ROUNDY’S (NYSE:RDNY) – $211m. Owns and operates 158 supermarkets largely in Wisconsin. IPO’ed in Feb 2012 at $8.50 (22m shares, 14.7m new shares to pay down debt. 38% owned by Willis Stein (13.8m).
Valuation
Currently trades at $4.62, earned $0.96 in the TTM -> 4.8x, projected earnings are $1.06, Forward P/E 4.32x, CFO-Capex in the TTM was $3.18 despite capex doubling. Overall very cheap for what appears to be a stable, well-established business although not one without problems.
Balance Sheet
$690m of debt (EBITDA turn 3.45x), operating leverage with rental expense of $105.7m in FY’11 (off-BS liabilities). Inventory control is worsening, since FY’10 to the TTM 10 inventory days have been added (if FIFO, this would have been significantly higher).
Ex-PE Company
Perhaps the biggest problem with Roundy’s is that is ex-PE (bought in 2002 by Willis Stein). Roundy’s was previously a co-operative, owned 66% by wholesale customers, the remainder held by employees. The motive for the buyout was to sell the wholesale operations (which generated 50% of sales), leverage cash flows, and grow the number of stores (pre-buyout there were ~61 company-owned/operated stores, now there are ~160).
New management was brought in to manage this company led by CEO Mariano (previously ran Dominick’s which was sold to Safeway in 1998 and appears to have operated in Wisconsin market), much of the senior management appears to have followed, and only one is from old Roundy’s. 5 directors, including Mariano, 3 are Managing Partners at Willis Stein, the last is an ex-senior supply chain exec from P&G. As a “controlled company” (where Willis Stein have majority voting power) do not have to have independent directors (although it does need more independents for audit committee). Comp is generous but not ridiculous.
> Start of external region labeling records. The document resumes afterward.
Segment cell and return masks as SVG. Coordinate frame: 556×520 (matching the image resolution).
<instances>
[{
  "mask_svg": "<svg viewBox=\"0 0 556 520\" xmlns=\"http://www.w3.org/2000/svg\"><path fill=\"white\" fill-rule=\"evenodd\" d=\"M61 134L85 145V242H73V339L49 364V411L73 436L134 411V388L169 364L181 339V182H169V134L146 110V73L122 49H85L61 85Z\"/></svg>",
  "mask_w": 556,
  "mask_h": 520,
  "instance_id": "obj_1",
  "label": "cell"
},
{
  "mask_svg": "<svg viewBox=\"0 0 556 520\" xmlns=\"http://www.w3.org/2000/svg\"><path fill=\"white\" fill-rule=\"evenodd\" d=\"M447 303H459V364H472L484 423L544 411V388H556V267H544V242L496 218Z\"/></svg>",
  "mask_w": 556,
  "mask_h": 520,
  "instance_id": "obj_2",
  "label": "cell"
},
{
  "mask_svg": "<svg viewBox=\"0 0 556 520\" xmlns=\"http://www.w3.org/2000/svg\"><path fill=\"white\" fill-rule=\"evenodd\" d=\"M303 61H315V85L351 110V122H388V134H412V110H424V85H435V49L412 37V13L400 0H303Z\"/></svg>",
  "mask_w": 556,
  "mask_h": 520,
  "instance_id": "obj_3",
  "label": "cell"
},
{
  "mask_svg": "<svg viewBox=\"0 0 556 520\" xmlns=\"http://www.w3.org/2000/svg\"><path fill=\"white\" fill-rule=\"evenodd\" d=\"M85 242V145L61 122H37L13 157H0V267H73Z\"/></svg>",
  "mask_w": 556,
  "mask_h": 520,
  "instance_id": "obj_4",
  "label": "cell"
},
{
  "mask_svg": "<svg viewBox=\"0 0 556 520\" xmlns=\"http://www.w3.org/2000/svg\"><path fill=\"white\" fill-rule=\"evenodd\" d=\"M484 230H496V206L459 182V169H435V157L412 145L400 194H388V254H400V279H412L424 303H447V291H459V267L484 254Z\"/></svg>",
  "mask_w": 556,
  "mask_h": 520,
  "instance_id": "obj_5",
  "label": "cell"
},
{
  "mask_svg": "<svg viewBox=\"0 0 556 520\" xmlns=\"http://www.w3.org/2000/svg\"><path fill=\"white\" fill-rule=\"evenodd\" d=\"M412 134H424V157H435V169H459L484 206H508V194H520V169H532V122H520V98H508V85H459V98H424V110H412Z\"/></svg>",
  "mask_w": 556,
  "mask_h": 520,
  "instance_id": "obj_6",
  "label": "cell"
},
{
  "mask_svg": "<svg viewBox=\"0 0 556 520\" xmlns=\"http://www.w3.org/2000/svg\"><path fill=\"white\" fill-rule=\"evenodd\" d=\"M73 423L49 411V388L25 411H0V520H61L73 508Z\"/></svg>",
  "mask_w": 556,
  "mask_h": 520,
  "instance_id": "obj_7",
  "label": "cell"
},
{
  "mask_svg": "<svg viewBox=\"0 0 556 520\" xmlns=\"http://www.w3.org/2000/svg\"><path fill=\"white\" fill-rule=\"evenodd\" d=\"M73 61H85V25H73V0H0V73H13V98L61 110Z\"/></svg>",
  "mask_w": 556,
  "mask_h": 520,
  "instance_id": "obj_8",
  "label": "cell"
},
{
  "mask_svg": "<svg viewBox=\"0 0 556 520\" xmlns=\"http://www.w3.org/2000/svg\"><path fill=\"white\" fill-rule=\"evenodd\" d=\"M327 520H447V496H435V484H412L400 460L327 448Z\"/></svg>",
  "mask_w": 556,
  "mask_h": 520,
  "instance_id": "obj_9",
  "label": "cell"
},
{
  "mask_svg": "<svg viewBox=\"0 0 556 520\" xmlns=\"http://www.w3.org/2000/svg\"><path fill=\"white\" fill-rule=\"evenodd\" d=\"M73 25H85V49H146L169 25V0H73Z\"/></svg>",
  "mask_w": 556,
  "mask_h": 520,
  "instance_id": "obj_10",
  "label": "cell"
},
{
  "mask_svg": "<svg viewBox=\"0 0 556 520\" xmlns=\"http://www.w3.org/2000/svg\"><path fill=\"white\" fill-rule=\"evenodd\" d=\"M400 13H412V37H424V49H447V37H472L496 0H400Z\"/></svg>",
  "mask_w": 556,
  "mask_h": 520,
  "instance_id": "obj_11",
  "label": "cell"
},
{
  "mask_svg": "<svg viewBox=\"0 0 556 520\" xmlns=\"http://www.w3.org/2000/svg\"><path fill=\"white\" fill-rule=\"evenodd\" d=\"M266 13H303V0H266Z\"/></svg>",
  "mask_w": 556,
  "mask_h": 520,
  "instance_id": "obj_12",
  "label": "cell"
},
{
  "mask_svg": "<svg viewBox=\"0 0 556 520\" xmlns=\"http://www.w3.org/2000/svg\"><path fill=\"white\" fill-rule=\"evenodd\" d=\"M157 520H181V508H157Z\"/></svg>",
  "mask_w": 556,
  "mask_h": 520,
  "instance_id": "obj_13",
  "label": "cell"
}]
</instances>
Presumed reason for IPO is the failure to find anyone else to sell it (Mariano appointment is relevant here) to or find anyone willing to refinance debt (although they kept filing with SEC until 2005 so maybe not). The price is down 48% since IPO. Willis Stein seems to have recovered a significant amount of their original cash investment of $314m (the net consideration was $543m, I estimate they have at least $175-200m back) so are probably quite interested to get out after having to dilute their stake (pre-IPO they owned around 20m shares, now they own 13.8m of 44m) and a poor IPO.
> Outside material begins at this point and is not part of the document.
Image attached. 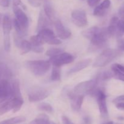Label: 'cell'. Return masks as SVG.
Listing matches in <instances>:
<instances>
[{"instance_id": "obj_5", "label": "cell", "mask_w": 124, "mask_h": 124, "mask_svg": "<svg viewBox=\"0 0 124 124\" xmlns=\"http://www.w3.org/2000/svg\"><path fill=\"white\" fill-rule=\"evenodd\" d=\"M98 81V80L96 78L80 82L74 88V93L80 95L91 93L94 91Z\"/></svg>"}, {"instance_id": "obj_17", "label": "cell", "mask_w": 124, "mask_h": 124, "mask_svg": "<svg viewBox=\"0 0 124 124\" xmlns=\"http://www.w3.org/2000/svg\"><path fill=\"white\" fill-rule=\"evenodd\" d=\"M44 12L51 22H54L58 19L56 17L55 10L50 2L47 1L44 4Z\"/></svg>"}, {"instance_id": "obj_15", "label": "cell", "mask_w": 124, "mask_h": 124, "mask_svg": "<svg viewBox=\"0 0 124 124\" xmlns=\"http://www.w3.org/2000/svg\"><path fill=\"white\" fill-rule=\"evenodd\" d=\"M51 21L49 20L47 16L45 15L44 11L41 10L39 15L38 21L37 25V31H39L43 29H50L49 27L50 26Z\"/></svg>"}, {"instance_id": "obj_4", "label": "cell", "mask_w": 124, "mask_h": 124, "mask_svg": "<svg viewBox=\"0 0 124 124\" xmlns=\"http://www.w3.org/2000/svg\"><path fill=\"white\" fill-rule=\"evenodd\" d=\"M50 91L44 87H35L31 88L28 93L29 100L31 102L41 101L48 98Z\"/></svg>"}, {"instance_id": "obj_12", "label": "cell", "mask_w": 124, "mask_h": 124, "mask_svg": "<svg viewBox=\"0 0 124 124\" xmlns=\"http://www.w3.org/2000/svg\"><path fill=\"white\" fill-rule=\"evenodd\" d=\"M54 27L57 35L61 39H66L71 36V33L62 24L60 20L57 19L54 22Z\"/></svg>"}, {"instance_id": "obj_7", "label": "cell", "mask_w": 124, "mask_h": 124, "mask_svg": "<svg viewBox=\"0 0 124 124\" xmlns=\"http://www.w3.org/2000/svg\"><path fill=\"white\" fill-rule=\"evenodd\" d=\"M38 35L41 38L44 43L50 45H59L61 44V41L56 37L53 31L50 29H46L38 32Z\"/></svg>"}, {"instance_id": "obj_35", "label": "cell", "mask_w": 124, "mask_h": 124, "mask_svg": "<svg viewBox=\"0 0 124 124\" xmlns=\"http://www.w3.org/2000/svg\"><path fill=\"white\" fill-rule=\"evenodd\" d=\"M101 0H87L88 6L90 7H94Z\"/></svg>"}, {"instance_id": "obj_21", "label": "cell", "mask_w": 124, "mask_h": 124, "mask_svg": "<svg viewBox=\"0 0 124 124\" xmlns=\"http://www.w3.org/2000/svg\"><path fill=\"white\" fill-rule=\"evenodd\" d=\"M99 29H100V28L96 26L92 27L84 30L82 32V35L84 38L90 40L93 37V36L99 31Z\"/></svg>"}, {"instance_id": "obj_26", "label": "cell", "mask_w": 124, "mask_h": 124, "mask_svg": "<svg viewBox=\"0 0 124 124\" xmlns=\"http://www.w3.org/2000/svg\"><path fill=\"white\" fill-rule=\"evenodd\" d=\"M31 46H41L44 44L43 41L38 35H34L30 37V42Z\"/></svg>"}, {"instance_id": "obj_39", "label": "cell", "mask_w": 124, "mask_h": 124, "mask_svg": "<svg viewBox=\"0 0 124 124\" xmlns=\"http://www.w3.org/2000/svg\"><path fill=\"white\" fill-rule=\"evenodd\" d=\"M22 4L21 0H13V7H19V6Z\"/></svg>"}, {"instance_id": "obj_41", "label": "cell", "mask_w": 124, "mask_h": 124, "mask_svg": "<svg viewBox=\"0 0 124 124\" xmlns=\"http://www.w3.org/2000/svg\"><path fill=\"white\" fill-rule=\"evenodd\" d=\"M84 122L85 124H92V119L89 116H86L84 118Z\"/></svg>"}, {"instance_id": "obj_11", "label": "cell", "mask_w": 124, "mask_h": 124, "mask_svg": "<svg viewBox=\"0 0 124 124\" xmlns=\"http://www.w3.org/2000/svg\"><path fill=\"white\" fill-rule=\"evenodd\" d=\"M13 10L16 17L15 19L18 21L23 29L27 30L29 26V19L26 14L19 7L13 6Z\"/></svg>"}, {"instance_id": "obj_1", "label": "cell", "mask_w": 124, "mask_h": 124, "mask_svg": "<svg viewBox=\"0 0 124 124\" xmlns=\"http://www.w3.org/2000/svg\"><path fill=\"white\" fill-rule=\"evenodd\" d=\"M122 54V51L119 49L107 48L104 50L95 59L93 62V67H102L111 61L120 56Z\"/></svg>"}, {"instance_id": "obj_43", "label": "cell", "mask_w": 124, "mask_h": 124, "mask_svg": "<svg viewBox=\"0 0 124 124\" xmlns=\"http://www.w3.org/2000/svg\"><path fill=\"white\" fill-rule=\"evenodd\" d=\"M3 17H4L3 15H2L1 13H0V24H2V19H3Z\"/></svg>"}, {"instance_id": "obj_23", "label": "cell", "mask_w": 124, "mask_h": 124, "mask_svg": "<svg viewBox=\"0 0 124 124\" xmlns=\"http://www.w3.org/2000/svg\"><path fill=\"white\" fill-rule=\"evenodd\" d=\"M18 48H20L21 54H26L31 51V44L26 40H22Z\"/></svg>"}, {"instance_id": "obj_10", "label": "cell", "mask_w": 124, "mask_h": 124, "mask_svg": "<svg viewBox=\"0 0 124 124\" xmlns=\"http://www.w3.org/2000/svg\"><path fill=\"white\" fill-rule=\"evenodd\" d=\"M71 16L73 23L79 27H84L88 24L87 15L84 10H75L72 12Z\"/></svg>"}, {"instance_id": "obj_28", "label": "cell", "mask_w": 124, "mask_h": 124, "mask_svg": "<svg viewBox=\"0 0 124 124\" xmlns=\"http://www.w3.org/2000/svg\"><path fill=\"white\" fill-rule=\"evenodd\" d=\"M11 43H10V35L4 36V47L6 52H10V50Z\"/></svg>"}, {"instance_id": "obj_19", "label": "cell", "mask_w": 124, "mask_h": 124, "mask_svg": "<svg viewBox=\"0 0 124 124\" xmlns=\"http://www.w3.org/2000/svg\"><path fill=\"white\" fill-rule=\"evenodd\" d=\"M13 108H14V101L13 99L5 102L4 104L0 107V116L4 115L6 113L13 110Z\"/></svg>"}, {"instance_id": "obj_20", "label": "cell", "mask_w": 124, "mask_h": 124, "mask_svg": "<svg viewBox=\"0 0 124 124\" xmlns=\"http://www.w3.org/2000/svg\"><path fill=\"white\" fill-rule=\"evenodd\" d=\"M25 121H26V118L24 116H20L4 120L0 122V124H18L23 123Z\"/></svg>"}, {"instance_id": "obj_8", "label": "cell", "mask_w": 124, "mask_h": 124, "mask_svg": "<svg viewBox=\"0 0 124 124\" xmlns=\"http://www.w3.org/2000/svg\"><path fill=\"white\" fill-rule=\"evenodd\" d=\"M12 99V91L11 84L7 79L0 81V102L7 101Z\"/></svg>"}, {"instance_id": "obj_40", "label": "cell", "mask_w": 124, "mask_h": 124, "mask_svg": "<svg viewBox=\"0 0 124 124\" xmlns=\"http://www.w3.org/2000/svg\"><path fill=\"white\" fill-rule=\"evenodd\" d=\"M119 15L122 18V19H124V6L121 7L119 8Z\"/></svg>"}, {"instance_id": "obj_14", "label": "cell", "mask_w": 124, "mask_h": 124, "mask_svg": "<svg viewBox=\"0 0 124 124\" xmlns=\"http://www.w3.org/2000/svg\"><path fill=\"white\" fill-rule=\"evenodd\" d=\"M111 6L110 0H104L101 4L97 6L93 11V15L96 16H103L106 14Z\"/></svg>"}, {"instance_id": "obj_31", "label": "cell", "mask_w": 124, "mask_h": 124, "mask_svg": "<svg viewBox=\"0 0 124 124\" xmlns=\"http://www.w3.org/2000/svg\"><path fill=\"white\" fill-rule=\"evenodd\" d=\"M31 51L35 53H40L43 52V48L41 46H33L31 45Z\"/></svg>"}, {"instance_id": "obj_27", "label": "cell", "mask_w": 124, "mask_h": 124, "mask_svg": "<svg viewBox=\"0 0 124 124\" xmlns=\"http://www.w3.org/2000/svg\"><path fill=\"white\" fill-rule=\"evenodd\" d=\"M63 50L61 48H51L50 49H48V50H47L46 52V54L47 56H49L50 58L53 56H55L58 55V54H60V53H62Z\"/></svg>"}, {"instance_id": "obj_44", "label": "cell", "mask_w": 124, "mask_h": 124, "mask_svg": "<svg viewBox=\"0 0 124 124\" xmlns=\"http://www.w3.org/2000/svg\"><path fill=\"white\" fill-rule=\"evenodd\" d=\"M102 124H114L113 121H108V122H105V123H103Z\"/></svg>"}, {"instance_id": "obj_2", "label": "cell", "mask_w": 124, "mask_h": 124, "mask_svg": "<svg viewBox=\"0 0 124 124\" xmlns=\"http://www.w3.org/2000/svg\"><path fill=\"white\" fill-rule=\"evenodd\" d=\"M25 66L34 75L40 76L49 70L51 64L48 61L31 60L25 62Z\"/></svg>"}, {"instance_id": "obj_34", "label": "cell", "mask_w": 124, "mask_h": 124, "mask_svg": "<svg viewBox=\"0 0 124 124\" xmlns=\"http://www.w3.org/2000/svg\"><path fill=\"white\" fill-rule=\"evenodd\" d=\"M28 1L30 3V4L33 7H36L41 6V2L38 0H28Z\"/></svg>"}, {"instance_id": "obj_6", "label": "cell", "mask_w": 124, "mask_h": 124, "mask_svg": "<svg viewBox=\"0 0 124 124\" xmlns=\"http://www.w3.org/2000/svg\"><path fill=\"white\" fill-rule=\"evenodd\" d=\"M74 60H75V58L72 54L69 53L62 52L55 56L50 58L48 61L51 64L53 65V66L61 67L62 65L70 64L73 62Z\"/></svg>"}, {"instance_id": "obj_3", "label": "cell", "mask_w": 124, "mask_h": 124, "mask_svg": "<svg viewBox=\"0 0 124 124\" xmlns=\"http://www.w3.org/2000/svg\"><path fill=\"white\" fill-rule=\"evenodd\" d=\"M109 37L107 29H100L90 39L89 50L91 52H94L106 47Z\"/></svg>"}, {"instance_id": "obj_16", "label": "cell", "mask_w": 124, "mask_h": 124, "mask_svg": "<svg viewBox=\"0 0 124 124\" xmlns=\"http://www.w3.org/2000/svg\"><path fill=\"white\" fill-rule=\"evenodd\" d=\"M92 60L91 59H83L82 61H80L76 63L69 71H68V74H72L75 73L79 72V71H81L83 69H85L87 67L90 65V64L92 62Z\"/></svg>"}, {"instance_id": "obj_9", "label": "cell", "mask_w": 124, "mask_h": 124, "mask_svg": "<svg viewBox=\"0 0 124 124\" xmlns=\"http://www.w3.org/2000/svg\"><path fill=\"white\" fill-rule=\"evenodd\" d=\"M96 98L101 115L103 118H107L108 117V111L107 105L106 95L104 91L98 90L96 92Z\"/></svg>"}, {"instance_id": "obj_18", "label": "cell", "mask_w": 124, "mask_h": 124, "mask_svg": "<svg viewBox=\"0 0 124 124\" xmlns=\"http://www.w3.org/2000/svg\"><path fill=\"white\" fill-rule=\"evenodd\" d=\"M2 30H3L4 36L10 35L12 28V23L10 18L7 15H4L2 19Z\"/></svg>"}, {"instance_id": "obj_37", "label": "cell", "mask_w": 124, "mask_h": 124, "mask_svg": "<svg viewBox=\"0 0 124 124\" xmlns=\"http://www.w3.org/2000/svg\"><path fill=\"white\" fill-rule=\"evenodd\" d=\"M62 119V122L63 124H71L72 122L70 121V120L69 119V117H67L65 116H62L61 117Z\"/></svg>"}, {"instance_id": "obj_42", "label": "cell", "mask_w": 124, "mask_h": 124, "mask_svg": "<svg viewBox=\"0 0 124 124\" xmlns=\"http://www.w3.org/2000/svg\"><path fill=\"white\" fill-rule=\"evenodd\" d=\"M116 108L119 110H124V102H121V103H118V104H116Z\"/></svg>"}, {"instance_id": "obj_33", "label": "cell", "mask_w": 124, "mask_h": 124, "mask_svg": "<svg viewBox=\"0 0 124 124\" xmlns=\"http://www.w3.org/2000/svg\"><path fill=\"white\" fill-rule=\"evenodd\" d=\"M113 102L115 104H118V103L124 102V95H121L119 96L116 97L115 99H113Z\"/></svg>"}, {"instance_id": "obj_22", "label": "cell", "mask_w": 124, "mask_h": 124, "mask_svg": "<svg viewBox=\"0 0 124 124\" xmlns=\"http://www.w3.org/2000/svg\"><path fill=\"white\" fill-rule=\"evenodd\" d=\"M30 124H51L48 116L44 114L39 115L35 119L30 122Z\"/></svg>"}, {"instance_id": "obj_25", "label": "cell", "mask_w": 124, "mask_h": 124, "mask_svg": "<svg viewBox=\"0 0 124 124\" xmlns=\"http://www.w3.org/2000/svg\"><path fill=\"white\" fill-rule=\"evenodd\" d=\"M39 110H41V111H44L49 113H52L53 112V108H52V105L50 104L47 102H42L40 103L38 106Z\"/></svg>"}, {"instance_id": "obj_45", "label": "cell", "mask_w": 124, "mask_h": 124, "mask_svg": "<svg viewBox=\"0 0 124 124\" xmlns=\"http://www.w3.org/2000/svg\"><path fill=\"white\" fill-rule=\"evenodd\" d=\"M52 124H55L54 123H52Z\"/></svg>"}, {"instance_id": "obj_32", "label": "cell", "mask_w": 124, "mask_h": 124, "mask_svg": "<svg viewBox=\"0 0 124 124\" xmlns=\"http://www.w3.org/2000/svg\"><path fill=\"white\" fill-rule=\"evenodd\" d=\"M111 67L114 68L116 70H118V71H121V72L124 73V65H121L119 64H114L113 65H112Z\"/></svg>"}, {"instance_id": "obj_30", "label": "cell", "mask_w": 124, "mask_h": 124, "mask_svg": "<svg viewBox=\"0 0 124 124\" xmlns=\"http://www.w3.org/2000/svg\"><path fill=\"white\" fill-rule=\"evenodd\" d=\"M117 29L120 32L124 33V19H119L116 24Z\"/></svg>"}, {"instance_id": "obj_24", "label": "cell", "mask_w": 124, "mask_h": 124, "mask_svg": "<svg viewBox=\"0 0 124 124\" xmlns=\"http://www.w3.org/2000/svg\"><path fill=\"white\" fill-rule=\"evenodd\" d=\"M50 79L52 81H59L61 80V68L53 66Z\"/></svg>"}, {"instance_id": "obj_46", "label": "cell", "mask_w": 124, "mask_h": 124, "mask_svg": "<svg viewBox=\"0 0 124 124\" xmlns=\"http://www.w3.org/2000/svg\"><path fill=\"white\" fill-rule=\"evenodd\" d=\"M73 124V123H72V124Z\"/></svg>"}, {"instance_id": "obj_38", "label": "cell", "mask_w": 124, "mask_h": 124, "mask_svg": "<svg viewBox=\"0 0 124 124\" xmlns=\"http://www.w3.org/2000/svg\"><path fill=\"white\" fill-rule=\"evenodd\" d=\"M118 47L120 50H124V39H121L119 41Z\"/></svg>"}, {"instance_id": "obj_29", "label": "cell", "mask_w": 124, "mask_h": 124, "mask_svg": "<svg viewBox=\"0 0 124 124\" xmlns=\"http://www.w3.org/2000/svg\"><path fill=\"white\" fill-rule=\"evenodd\" d=\"M111 70H112L113 73V76L115 78L124 82V73L116 70V69L113 67H111Z\"/></svg>"}, {"instance_id": "obj_36", "label": "cell", "mask_w": 124, "mask_h": 124, "mask_svg": "<svg viewBox=\"0 0 124 124\" xmlns=\"http://www.w3.org/2000/svg\"><path fill=\"white\" fill-rule=\"evenodd\" d=\"M10 5V0H0V6L3 7H7Z\"/></svg>"}, {"instance_id": "obj_13", "label": "cell", "mask_w": 124, "mask_h": 124, "mask_svg": "<svg viewBox=\"0 0 124 124\" xmlns=\"http://www.w3.org/2000/svg\"><path fill=\"white\" fill-rule=\"evenodd\" d=\"M69 97L71 101V107L73 110L77 111H79L83 103L84 96L80 94L76 95L75 93H70Z\"/></svg>"}]
</instances>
Main concern is that PE has bled the company dry and problems will start emerging. Management does appear capable though. Perhaps hoped Mariano could help with sale to Safeway as with Domnicks.
Weaknesses
EBITDA margins down 128bps due to increasingly promotional marketplace. Debt/leverage is clearly a problem, not so much financial as the huge operating leverage involved with some $800m worth of leases. Minority shareholder, board is not independent, Willis Stein are quite small and local (based in Illinois) but one wonders how interested they are now they have most of the cash back (although current stake is still worth $63.75m). Wonder what other stuff may come out of the woodwork as time goes on. Unable to allocate a full position due to these weaknesses.
Strengths
Long history in Wisconsin market means it has big stores in good locations. Majority of sales in number one market share markets. Believe they can leverage regional expertise to enter Chicago market. Very cheap. Decent management, who appear to be incentivized, Mariano owns 2.5% of the company. The Board appears to have cleaned up its act somewhat, no more loans/consulting agreements. Operating gains were realized in buyout: sales per store increased from $22.5m in 2002 to $23.7m in FY’11, profit per store increased from $710k to $902k (have margins been squeezed too far though?). Ultimately, is very cheap price for a decent, but not great, business.